# start of Excerpt to read
Question

A 100W sodium lamp radiates energy uniformly in all directions. The lamp is located at the centre of a large sphere that absorbs all the sodium light which is incident on it. The wavelength of the sodium light is $589nm$
A.What is the energy per photon associated with sodium light?
B.At what rate are the photons delivered of the sphere?

Answer 1

Hint:The energy of light is inversely proportional to its wavelength. Wavelength is related to energy with speed of light and the Planck’s constant. Total Power of light can be defined as a summation of energy carried by each photon.
Formula Used:
1. $E=\dfrac{hc}{\lambda }$
2. $n=\dfrac{P}{E}$
Where $E=$energy, $h=$ planck’s constant, $c$ is the speed of light, $\lambda =$ wavelength, $P=$ power

Complete step by step solution:
To solve the above question, let us first understand a few concepts.
Einstein said that light is made of particles, which are like packets of energy. These particles are called photons. When these photos are travelling, they travel like a wave.
The properties of a particle and a wave are very different and this is the difference between Classical Physics and Quantum Mechanics.
The equation we will be using for this numerical is:
$E=\dfrac{hc}{\lambda }$
Where, Where $E=$energy, $h=$ planck’s constant, $c$ is the speed of light, $\lambda =$ wavelength
 Now, comes to the solution part,a. we have $\lambda =589\times {{10}^{-9}}m$
Then energy per photon is given by $E=\dfrac{hc}{\lambda }$
We know that Planck’s constant and speed of light have constant values which are
$h=6.6\times {{10}^{-34}},c=3\times {{10}^{8}}$
Substituting the above values, we get
 $E=\dfrac{6.6\times {{10}^{-34}}\times 3\times {{10}^{8}}}{589\times {{10}^{-9}}}$
Solving the above equation, we get:
$E=3.37\times {{10}^{-9}}J$
When we convert this value into electron volt, we get the value as: $2.11eV$
Hence, the amount of Energy per photons associated with sodium light was found to be $2.11V$
B.
 given $P=100W$
let the number of photons delivered to this sphere be equal to $n$
so, $n=\dfrac{P}{E}$
where; $P=$ power, $E=$energy.
Substituting the values we get:
$n = \dfrac{{100}}{{3.37 \times {{10}^{ - 19}}}}$
$n = 2.96 \times {10^{20}}photon{\sec^-1 }$
Hence, the rate at which photons deliver was found to be $2.96 \times {10^{20}}photon{\sec^-1 }$ .

Note:
-Photons are one of the types of elementary particles, it is the quantum of the electromagnetic field including electromagnetic radiation such as light and radio waves and the force carrier for the electromagnetic force. They are massless and move with the speed of light in vacuum .
-Photons play a key role in quantum mechanics and also feature dual nature one is wave and other one is particle form. There are many scientists working on it. The main characters are Albert Einstein, Max Planck , Bose etc .
# end of Excerpt to read
# start of Extracted data
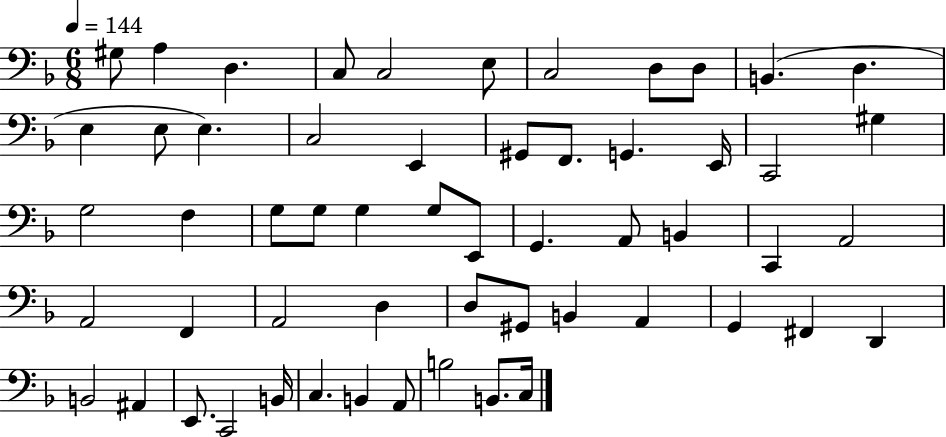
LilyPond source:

{
  \clef bass
  \numericTimeSignature
  \time 6/8
  \key f \major
  \tempo 4 = 144
  \repeat volta 2 { gis8 a4 d4. | c8 c2 e8 | c2 d8 d8 | b,4.( d4. | \break e4 e8 e4.) | c2 e,4 | gis,8 f,8. g,4. e,16 | c,2 gis4 | \break g2 f4 | g8 g8 g4 g8 e,8 | g,4. a,8 b,4 | c,4 a,2 | \break a,2 f,4 | a,2 d4 | d8 gis,8 b,4 a,4 | g,4 fis,4 d,4 | \break b,2 ais,4 | e,8. c,2 b,16 | c4. b,4 a,8 | b2 b,8. c16 | \break } \bar "|."
}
# end of Extracted data
# Exercise aim
Quote the sodium lamp problem above from "given $P=100W$" to "in vacuum .".

# Worked solution
given $P=100W$
let the number of photons delivered to this sphere be equal to $n$
so, $n=\dfrac{P}{E}$
where; $P=$ power, $E=$energy.
Substituting the values we get:
$n = \dfrac{{100}}{{3.37 \times {{10}^{ - 19}}}}$
$n = 2.96 \times {10^{20}}photon{\sec^-1 }$
Hence, the rate at which photons deliver was found to be $2.96 \times {10^{20}}photon{\sec^-1 }$ .

Note:
-Photons are one of the types of elementary particles, it is the quantum of the electromagnetic field including electromagnetic radiation such as light and radio waves and the force carrier for the electromagnetic force. They are massless and move with the speed of light in vacuum .